A basis point is one hundredth of a percentage point. One basis point equals 0.01%, so 100 basis points equals 1 percentage point.
Why the term exists
Economists, bond traders, and central bankers use basis points to avoid ambiguity. Saying an interest rate “rose by 1%” can mean either:
- it increased by 1 percentage point, or
- it increased by 1% relative to its old level.
Saying it rose by 100 basis points removes that confusion.
Conversion logic
- 1 bp = 0.01 percentage point
- 25 bps = 0.25 percentage point
- 250 bps = 2.50 percentage points
If a policy rate rises from 4.00% to 4.25%, that is a 25 basis point increase.
Economic use
Basis points are common in:
- central-bank rate decisions,
- bond-yield moves,
- credit spreads,
- mortgage and lending-rate quotations.
Small changes in basis points can still matter a lot when they apply to large volumes of debt.
Related Terms
Knowledge Check
### How much is 1 basis point?
- [x] 0.01 percentage point
- [ ] 0.10 percentage point
- [ ] 1 percentage point
- [ ] 10 percentage points
> **Explanation:** A basis point is one hundredth of a percentage point, which is why 100 basis points equals 1 percentage point.
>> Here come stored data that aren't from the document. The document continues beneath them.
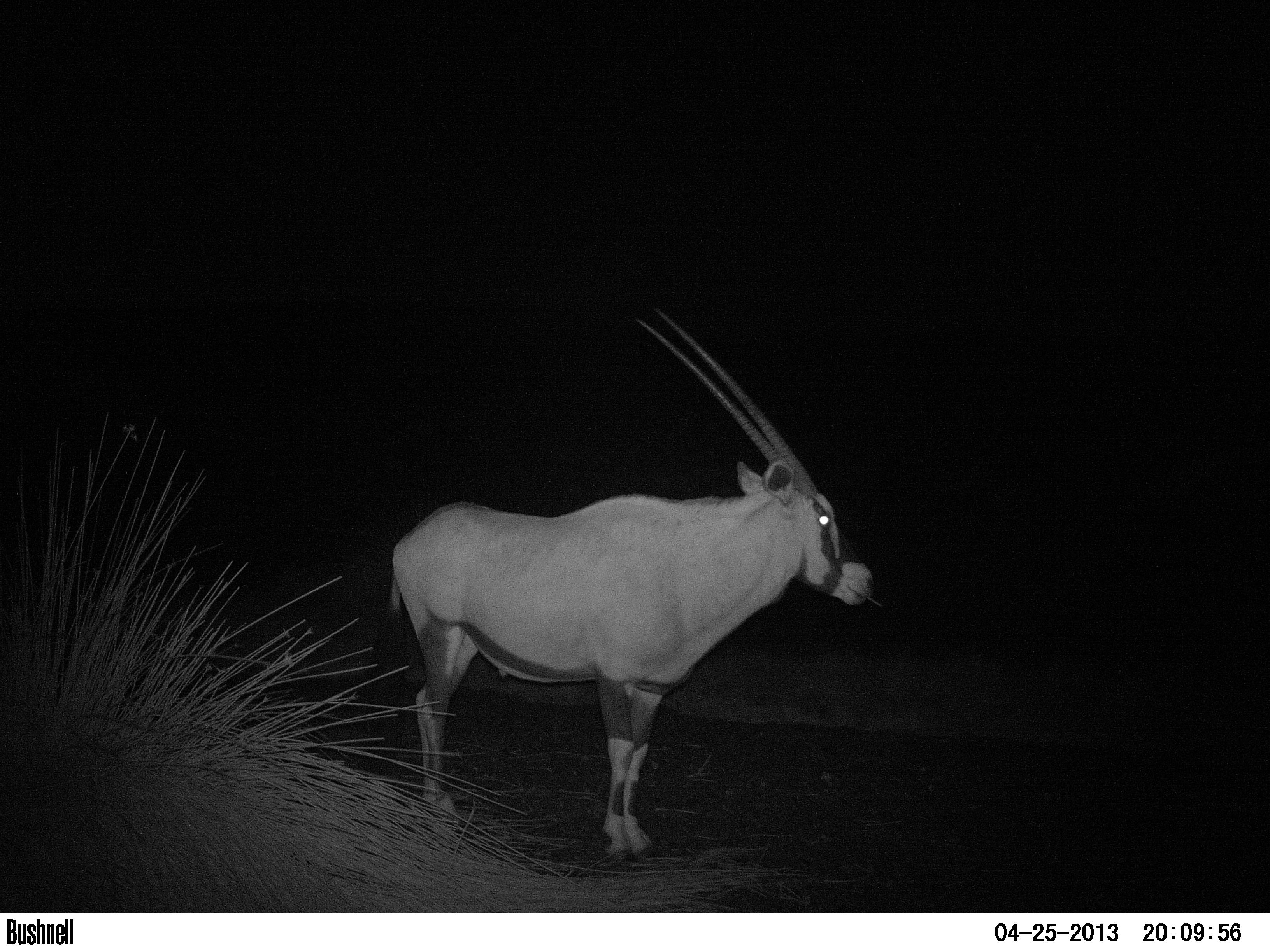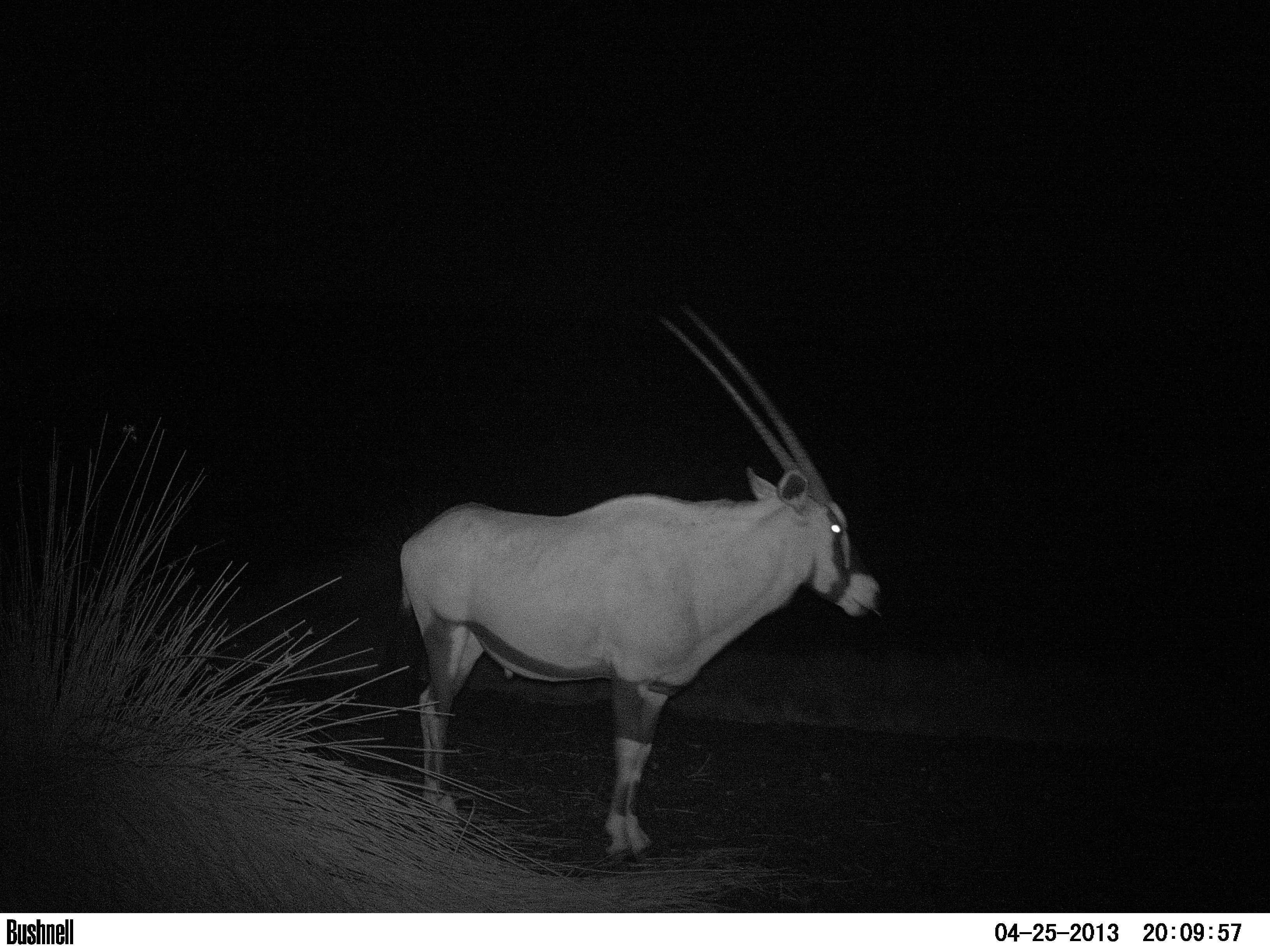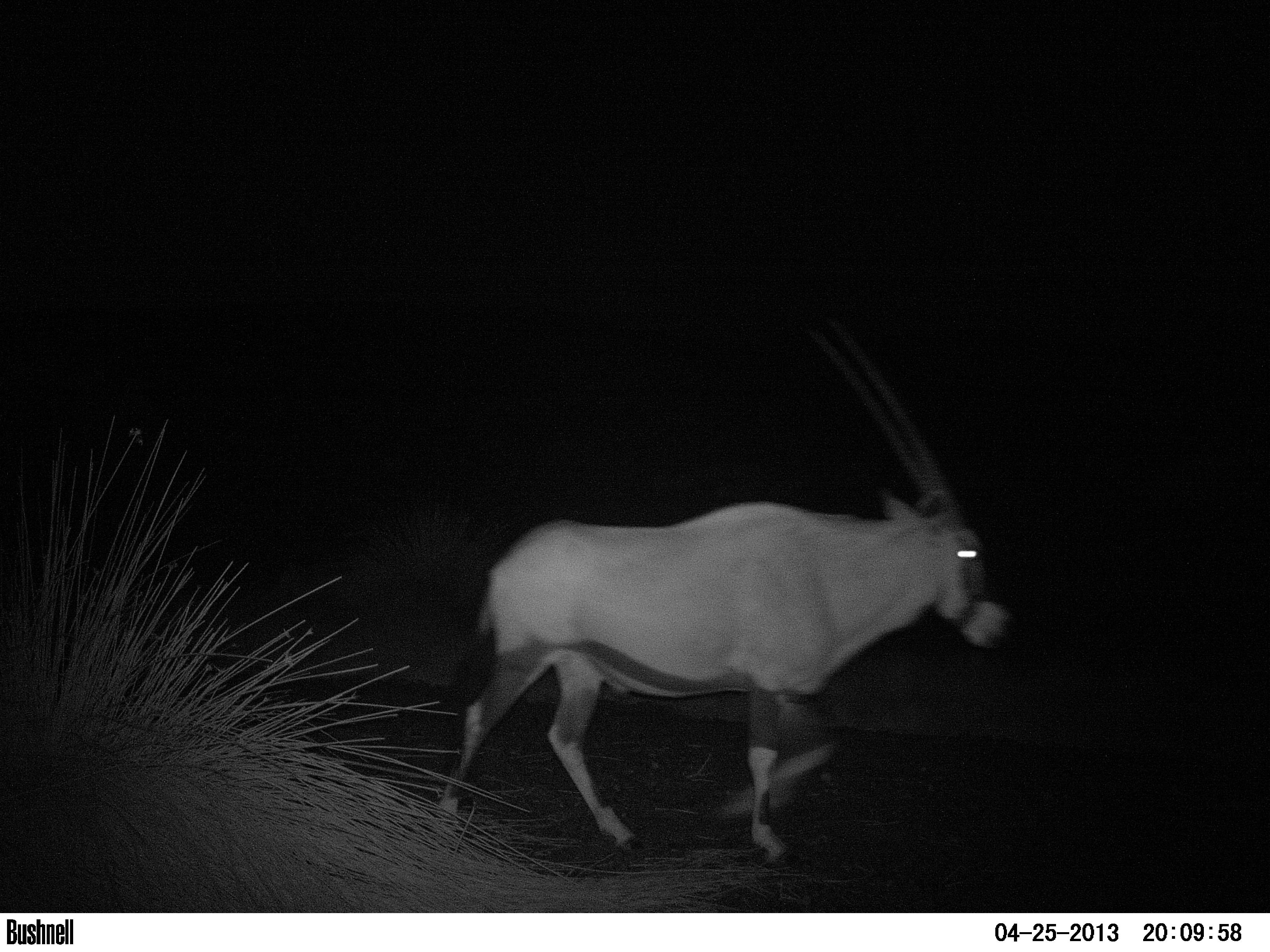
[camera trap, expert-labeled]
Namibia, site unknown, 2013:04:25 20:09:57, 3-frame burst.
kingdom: Animalia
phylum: Chordata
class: Mammalia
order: Artiodactyla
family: Bovidae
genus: Oryx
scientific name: Oryx gazella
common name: gemsbok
### If an interest rate rises from 3.50% to 3.75%, how large is the increase?
- [x] 25 basis points
- [ ] 2.5 basis points
- [ ] 50 basis points
- [ ] 75 basis points
> **Explanation:** The change is 0.25 percentage point, which equals 25 basis points.
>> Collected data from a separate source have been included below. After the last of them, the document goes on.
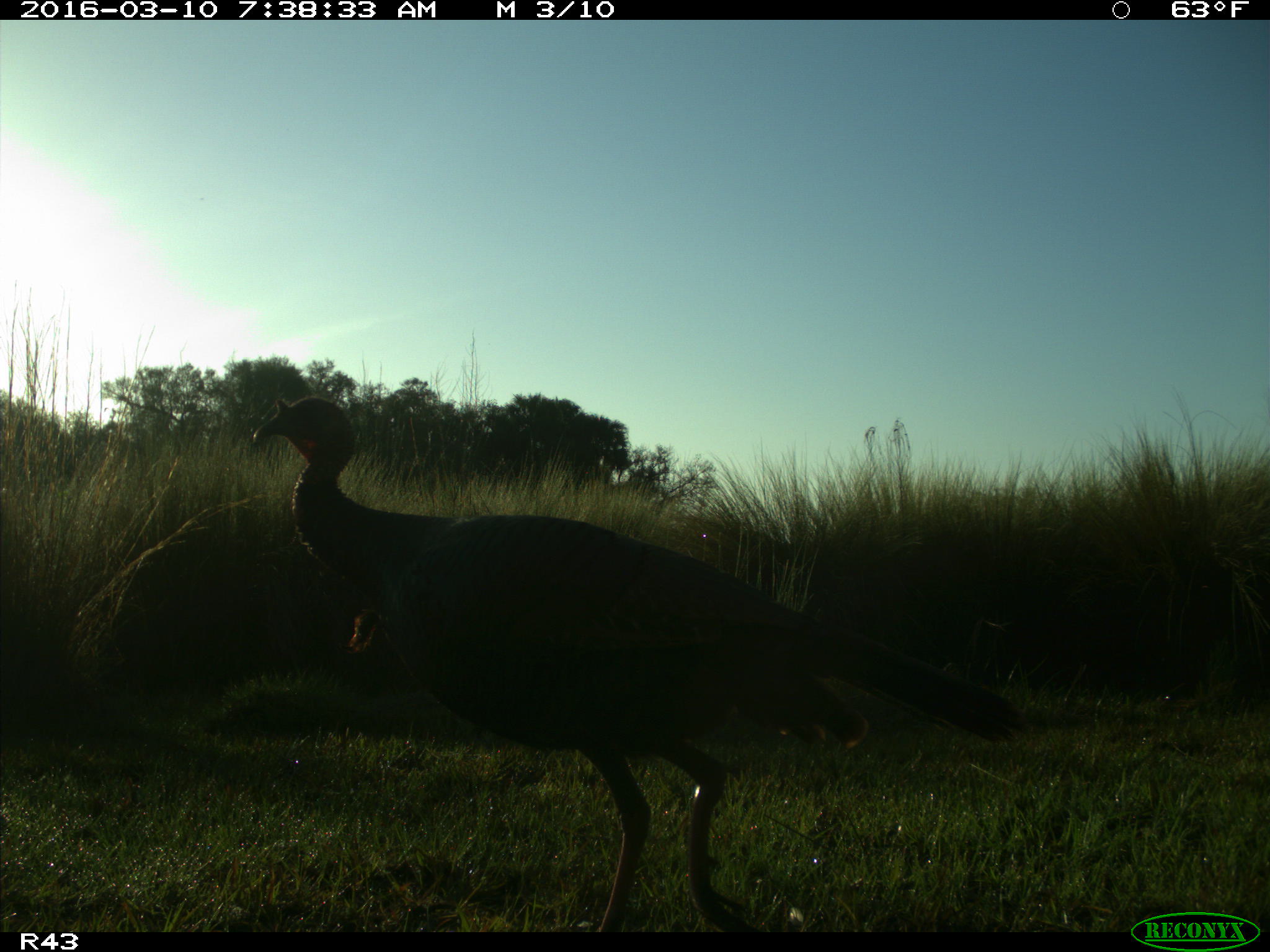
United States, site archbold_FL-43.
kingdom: Animalia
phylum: Chordata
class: Aves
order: Galliformes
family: Phasianidae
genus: Meleagris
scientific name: Meleagris gallopavo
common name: wild turkey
### Why do economists often use basis points instead of percentages when discussing rates?
- [x] To distinguish absolute changes in rates from relative percentage changes
- [ ] Because percentages cannot be used for interest rates
- [ ] Because basis points are always larger than percentages
- [ ] To avoid quoting decimals
> **Explanation:** Basis points make it clear that the speaker means a change in the level of the rate, not a proportional change.